### Provided data
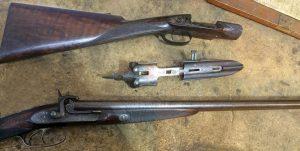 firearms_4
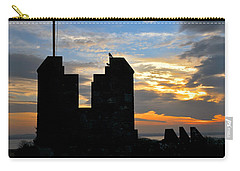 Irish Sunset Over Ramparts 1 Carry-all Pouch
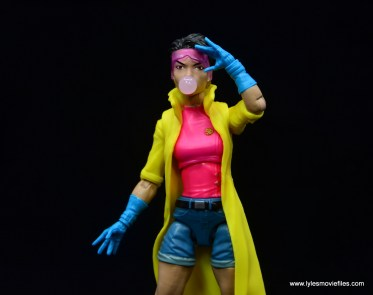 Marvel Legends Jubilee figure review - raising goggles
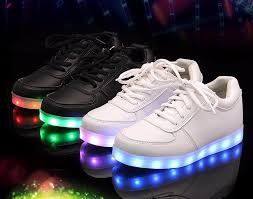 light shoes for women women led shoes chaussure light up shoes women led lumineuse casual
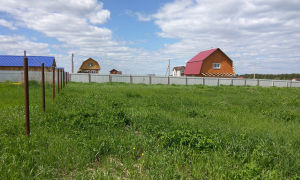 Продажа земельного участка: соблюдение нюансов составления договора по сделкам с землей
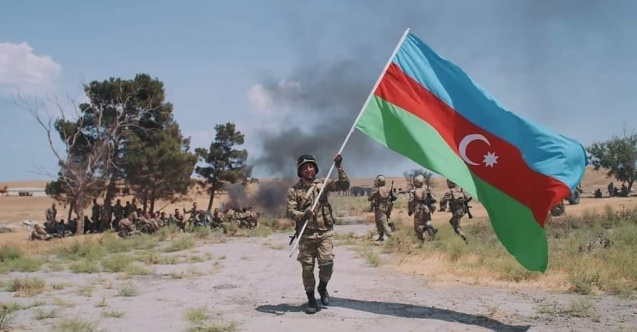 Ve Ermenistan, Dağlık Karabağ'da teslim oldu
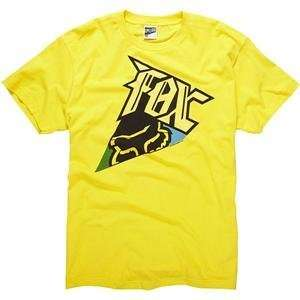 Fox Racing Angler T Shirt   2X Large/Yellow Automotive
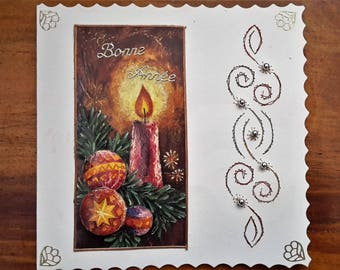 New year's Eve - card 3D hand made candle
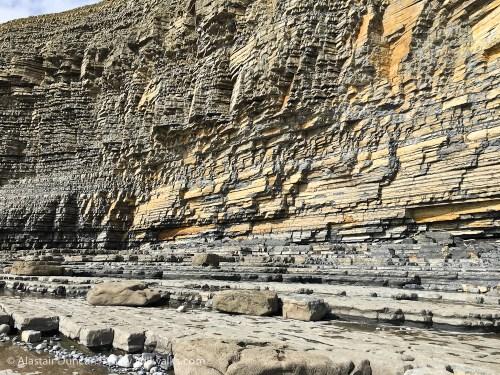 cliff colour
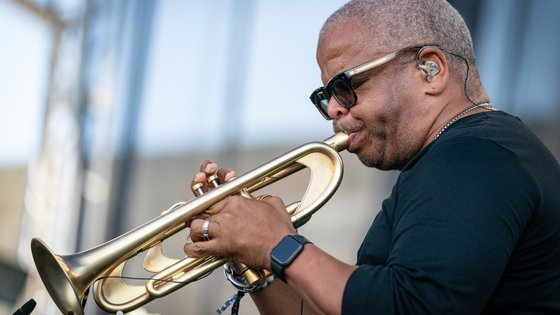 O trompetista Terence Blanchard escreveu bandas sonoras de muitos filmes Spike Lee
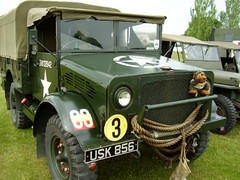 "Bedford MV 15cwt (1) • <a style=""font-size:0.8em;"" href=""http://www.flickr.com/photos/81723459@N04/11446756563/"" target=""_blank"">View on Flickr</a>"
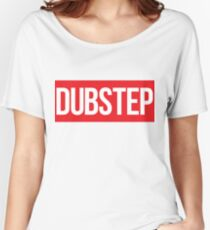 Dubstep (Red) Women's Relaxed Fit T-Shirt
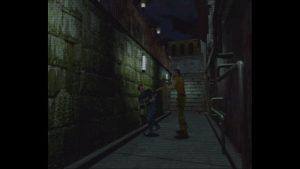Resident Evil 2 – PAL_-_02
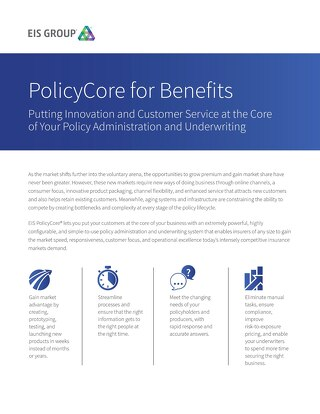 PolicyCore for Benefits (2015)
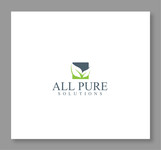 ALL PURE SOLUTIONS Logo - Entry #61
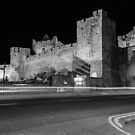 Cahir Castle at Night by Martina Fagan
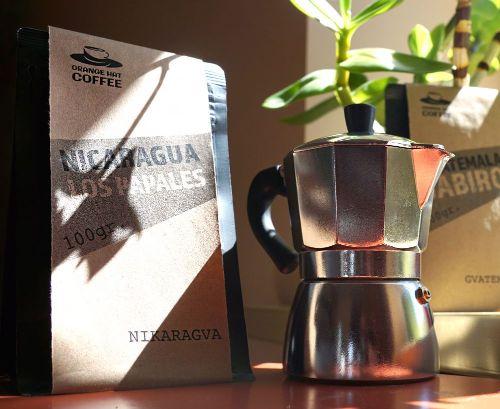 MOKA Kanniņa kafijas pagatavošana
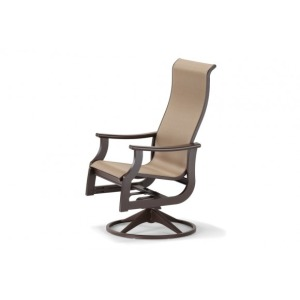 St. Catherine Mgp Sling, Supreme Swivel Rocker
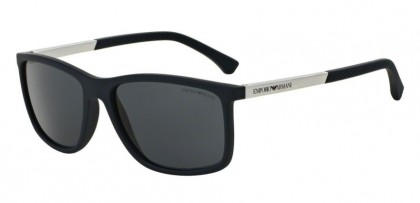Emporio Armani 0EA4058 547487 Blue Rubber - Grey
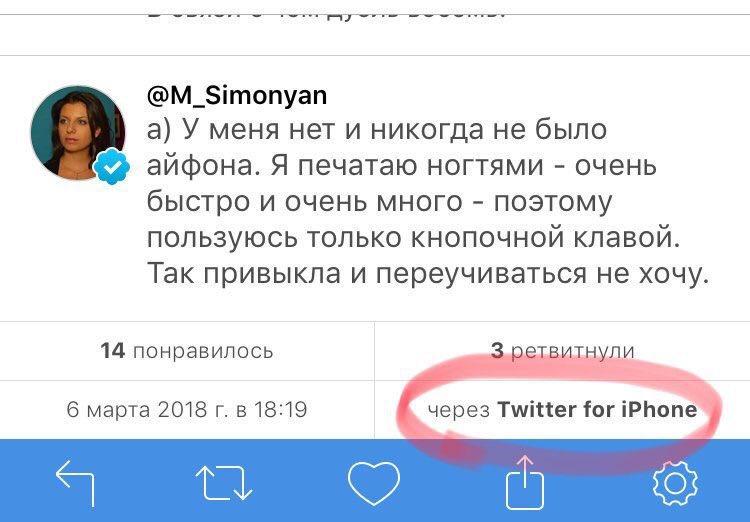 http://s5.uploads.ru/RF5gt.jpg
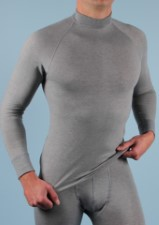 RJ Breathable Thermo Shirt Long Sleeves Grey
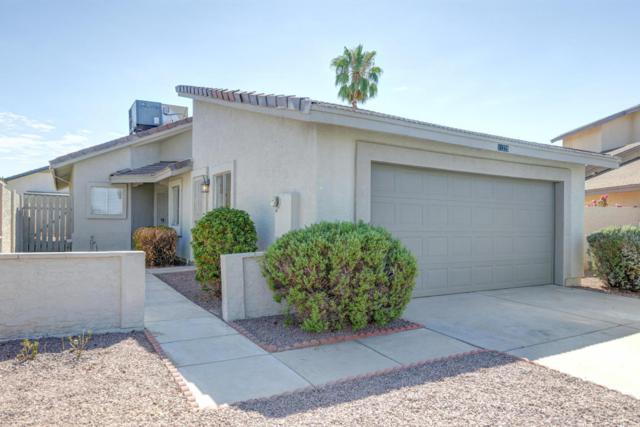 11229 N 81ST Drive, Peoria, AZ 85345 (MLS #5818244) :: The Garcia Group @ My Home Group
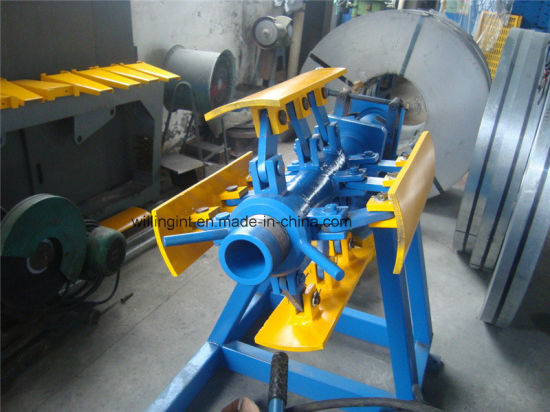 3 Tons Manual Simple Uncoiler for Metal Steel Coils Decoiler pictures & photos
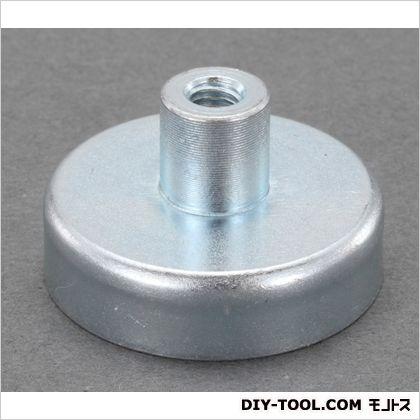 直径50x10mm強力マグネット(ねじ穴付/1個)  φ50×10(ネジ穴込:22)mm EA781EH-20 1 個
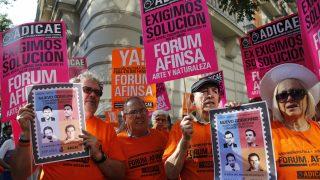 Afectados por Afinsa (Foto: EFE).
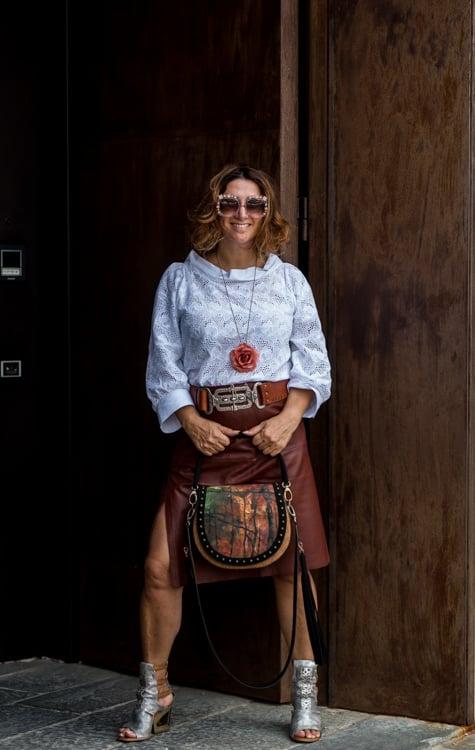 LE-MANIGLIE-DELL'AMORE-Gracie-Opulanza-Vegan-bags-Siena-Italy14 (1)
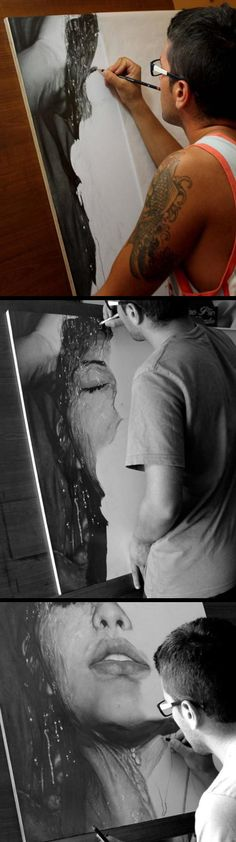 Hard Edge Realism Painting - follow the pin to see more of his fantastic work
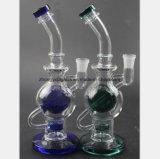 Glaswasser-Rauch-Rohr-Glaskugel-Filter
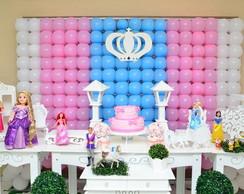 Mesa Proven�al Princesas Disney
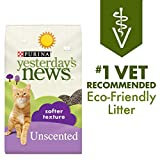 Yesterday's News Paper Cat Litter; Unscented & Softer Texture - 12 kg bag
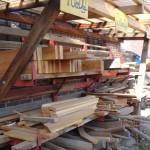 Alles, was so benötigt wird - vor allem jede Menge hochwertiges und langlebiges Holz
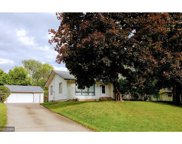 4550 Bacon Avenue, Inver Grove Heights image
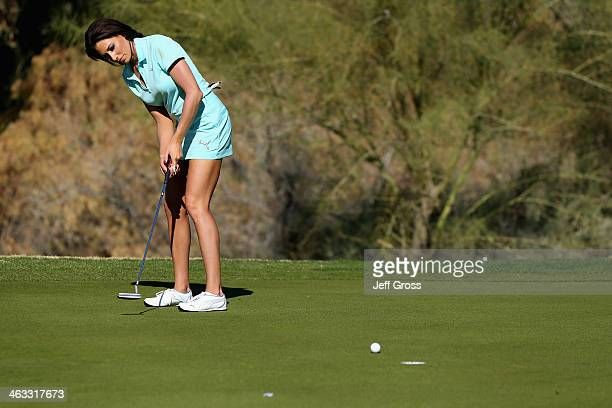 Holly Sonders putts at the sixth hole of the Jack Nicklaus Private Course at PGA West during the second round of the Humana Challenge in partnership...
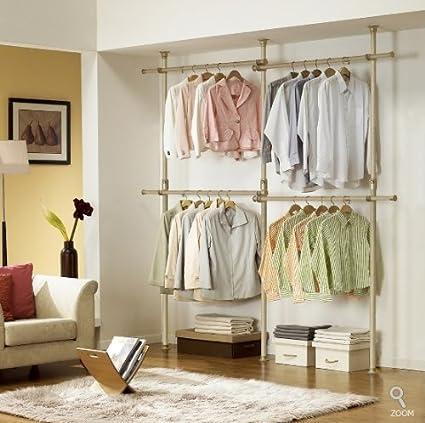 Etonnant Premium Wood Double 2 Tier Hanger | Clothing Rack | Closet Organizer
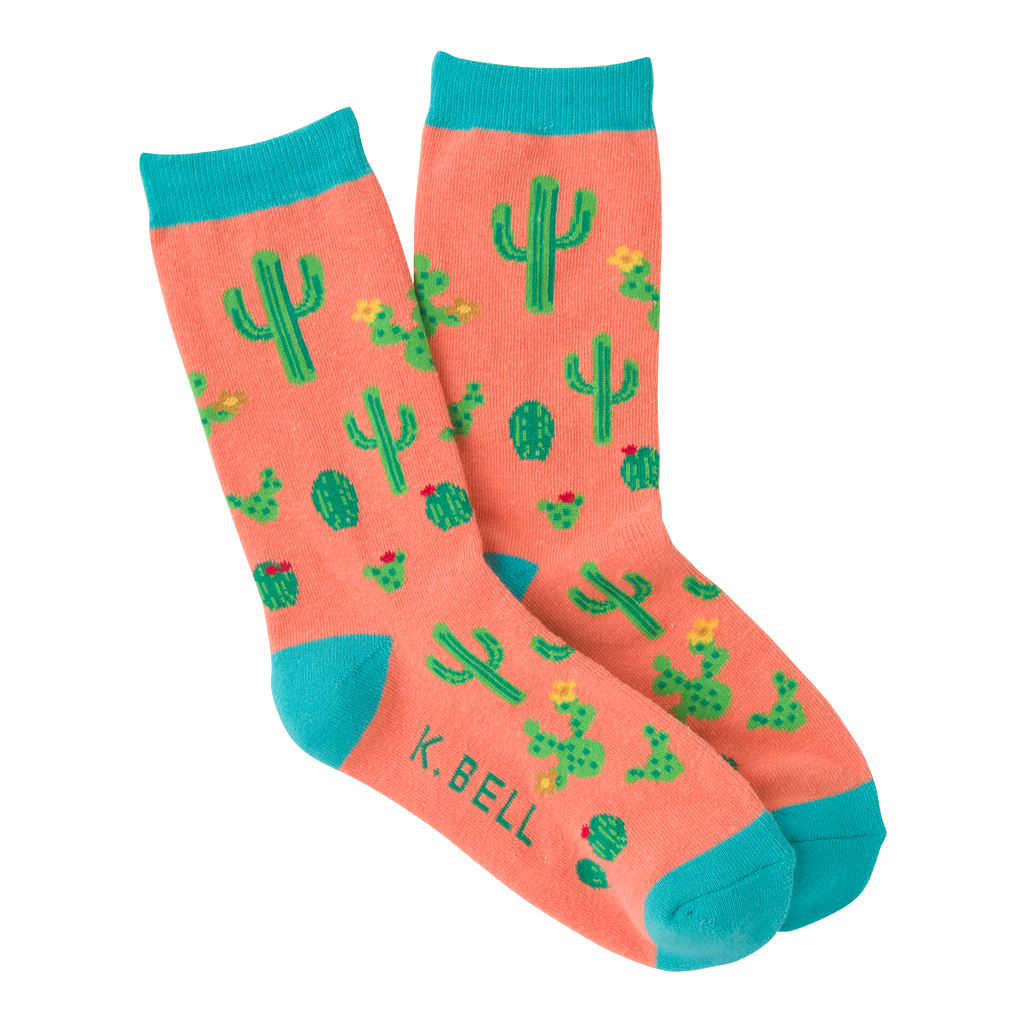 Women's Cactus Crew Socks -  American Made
######
▶ _What to produce_: Excluding the images, return each record above precisely as written.

▶ _Your solution_:
 firearms_4
 Irish Sunset Over Ramparts 1 Carry-all Pouch
 Marvel Legends Jubilee figure review - raising goggles
 light shoes for women women led shoes chaussure light up shoes women led lumineuse casual
 Продажа земельного участка: соблюдение нюансов составления договора по сделкам с землей
 Ve Ermenistan, Dağlık Karabağ'da teslim oldu
 Fox Racing Angler T Shirt   2X Large/Yellow Automotive
 New year's Eve - card 3D hand made candle
 cliff colour
 O trompetista Terence Blanchard escreveu bandas sonoras de muitos filmes Spike Lee
 "Bedford MV 15cwt (1) • <a style=""font-size:0.8em;"" href=""http://www.flickr.com/photos/81723459@N04/11446756563/"" target=""_blank"">View on Flickr</a>"
 Dubstep (Red) Women's Relaxed Fit T-Shirt
Resident Evil 2 – PAL_-_02
 PolicyCore for Benefits (2015)
 ALL PURE SOLUTIONS Logo - Entry #61
 Cahir Castle at Night by Martina Fagan
 MOKA Kanniņa kafijas pagatavošana
 St. Catherine Mgp Sling, Supreme Swivel Rocker
Emporio Armani 0EA4058 547487 Blue Rubber - Grey
 http://s5.uploads.ru/RF5gt.jpg
 RJ Breathable Thermo Shirt Long Sleeves Grey
 11229 N 81ST Drive, Peoria, AZ 85345 (MLS #5818244) :: The Garcia Group @ My Home Group
 3 Tons Manual Simple Uncoiler for Metal Steel Coils Decoiler pictures & photos
 直径50x10mm強力マグネット(ねじ穴付/1個)  φ50×10(ネジ穴込:22)mm EA781EH-20 1 個
 Afectados por Afinsa (Foto: EFE).
 LE-MANIGLIE-DELL'AMORE-Gracie-Opulanza-Vegan-bags-Siena-Italy14 (1)
 Hard Edge Realism Painting - follow the pin to see more of his fantastic work
 Glaswasser-Rauch-Rohr-Glaskugel-Filter
 Mesa Proven�al Princesas Disney
 Yesterday's News Paper Cat Litter; Unscented & Softer Texture - 12 kg bag
 Alles, was so benötigt wird - vor allem jede Menge hochwertiges und langlebiges Holz
 4550 Bacon Avenue, Inver Grove Heights image
 Holly Sonders putts at the sixth hole of the Jack Nicklaus Private Course at PGA West during the second round of the Humana Challenge in partnership...
 Etonnant Premium Wood Double 2 Tier Hanger | Clothing Rack | Closet Organizer
 Women's Cactus Crew Socks -  American Made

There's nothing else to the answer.